**Exercise material**:
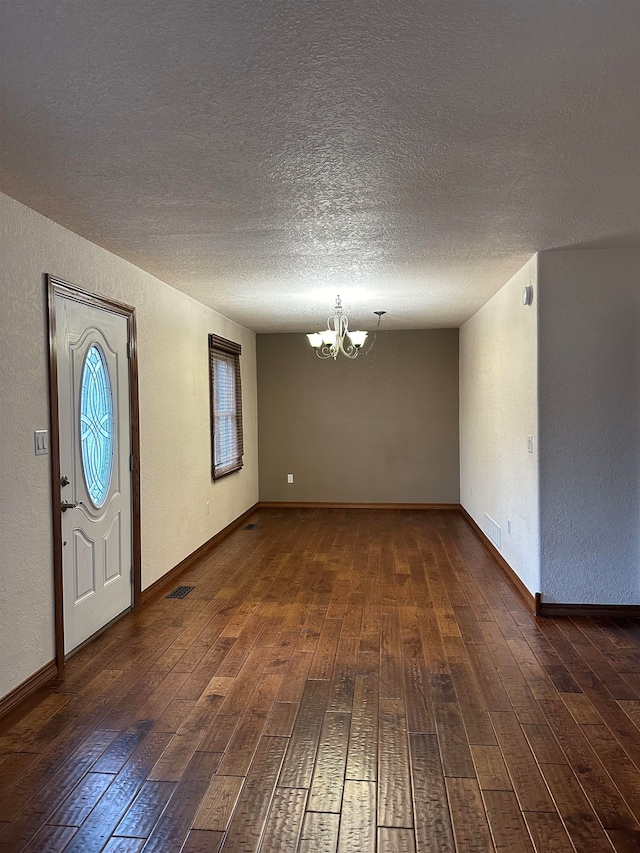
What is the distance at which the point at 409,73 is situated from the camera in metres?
1.79

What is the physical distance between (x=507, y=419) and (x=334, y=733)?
3.13 meters

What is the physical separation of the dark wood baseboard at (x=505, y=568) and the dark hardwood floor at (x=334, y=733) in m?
0.10

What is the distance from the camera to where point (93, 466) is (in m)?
3.67

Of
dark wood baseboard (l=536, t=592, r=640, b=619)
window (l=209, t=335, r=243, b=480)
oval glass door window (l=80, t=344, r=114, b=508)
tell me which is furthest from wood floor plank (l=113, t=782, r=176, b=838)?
window (l=209, t=335, r=243, b=480)

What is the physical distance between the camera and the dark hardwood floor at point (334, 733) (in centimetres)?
200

**What you have to do**:
Convert the records, starting at the line containing "What is the distance from" and ending at the last line of the records, into a JSON list of strings with one string per line and blank lines omitted.

**Exercise response**:
[
  "What is the distance from the camera to where point (93, 466) is (in m)?",
  "3.67",
  "Of",
  "dark wood baseboard (l=536, t=592, r=640, b=619)",
  "window (l=209, t=335, r=243, b=480)",
  "oval glass door window (l=80, t=344, r=114, b=508)",
  "tell me which is furthest from wood floor plank (l=113, t=782, r=176, b=838)?",
  "window (l=209, t=335, r=243, b=480)",
  "What is the physical distance between the camera and the dark hardwood floor at point (334, 733) (in centimetres)?",
  "200"
]